**PROBLEM DESCRIPTION**
Put the data from the line containing "How much spatial" through the line containing "7531 centimetres" into a numbered list, leaving out any blank lines.

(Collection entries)
-- Begin --
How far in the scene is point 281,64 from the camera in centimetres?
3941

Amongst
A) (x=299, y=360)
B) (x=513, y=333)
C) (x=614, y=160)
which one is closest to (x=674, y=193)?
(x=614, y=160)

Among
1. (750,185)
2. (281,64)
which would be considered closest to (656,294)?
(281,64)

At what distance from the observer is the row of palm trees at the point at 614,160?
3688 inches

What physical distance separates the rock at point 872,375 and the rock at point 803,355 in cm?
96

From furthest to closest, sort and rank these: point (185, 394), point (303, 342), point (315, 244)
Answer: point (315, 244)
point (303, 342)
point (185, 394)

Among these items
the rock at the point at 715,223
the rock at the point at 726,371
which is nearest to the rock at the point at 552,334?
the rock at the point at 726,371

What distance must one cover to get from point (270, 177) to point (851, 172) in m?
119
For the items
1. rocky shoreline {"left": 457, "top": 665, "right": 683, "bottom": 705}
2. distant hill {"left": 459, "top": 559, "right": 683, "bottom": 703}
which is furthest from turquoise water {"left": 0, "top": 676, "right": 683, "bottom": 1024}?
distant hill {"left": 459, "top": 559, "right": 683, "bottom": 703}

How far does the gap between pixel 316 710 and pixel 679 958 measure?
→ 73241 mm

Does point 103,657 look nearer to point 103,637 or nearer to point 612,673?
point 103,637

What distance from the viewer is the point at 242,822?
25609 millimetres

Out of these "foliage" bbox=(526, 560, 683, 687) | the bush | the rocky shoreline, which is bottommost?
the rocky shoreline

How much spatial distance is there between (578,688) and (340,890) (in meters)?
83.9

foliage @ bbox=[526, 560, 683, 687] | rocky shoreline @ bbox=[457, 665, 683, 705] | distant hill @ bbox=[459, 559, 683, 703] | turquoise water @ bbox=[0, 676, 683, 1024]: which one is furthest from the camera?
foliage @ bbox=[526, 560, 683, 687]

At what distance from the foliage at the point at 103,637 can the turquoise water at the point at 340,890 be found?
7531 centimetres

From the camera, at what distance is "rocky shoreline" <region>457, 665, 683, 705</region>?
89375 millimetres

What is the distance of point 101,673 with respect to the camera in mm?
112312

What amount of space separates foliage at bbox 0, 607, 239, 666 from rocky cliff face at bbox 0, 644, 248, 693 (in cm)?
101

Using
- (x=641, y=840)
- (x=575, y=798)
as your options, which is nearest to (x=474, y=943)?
-- End --
**RESULT OF THIS TASK**
1. How much spatial distance is there between (578,688) and (340,890) (in meters)?
2. 83.9
3. foliage @ bbox=[526, 560, 683, 687] | rocky shoreline @ bbox=[457, 665, 683, 705] | distant hill @ bbox=[459, 559, 683, 703] | turquoise water @ bbox=[0, 676, 683, 1024]: which one is furthest from the camera?
4. foliage @ bbox=[526, 560, 683, 687]
5. At what distance from the foliage at the point at 103,637 can the turquoise water at the point at 340,890 be found?
6. 7531 centimetres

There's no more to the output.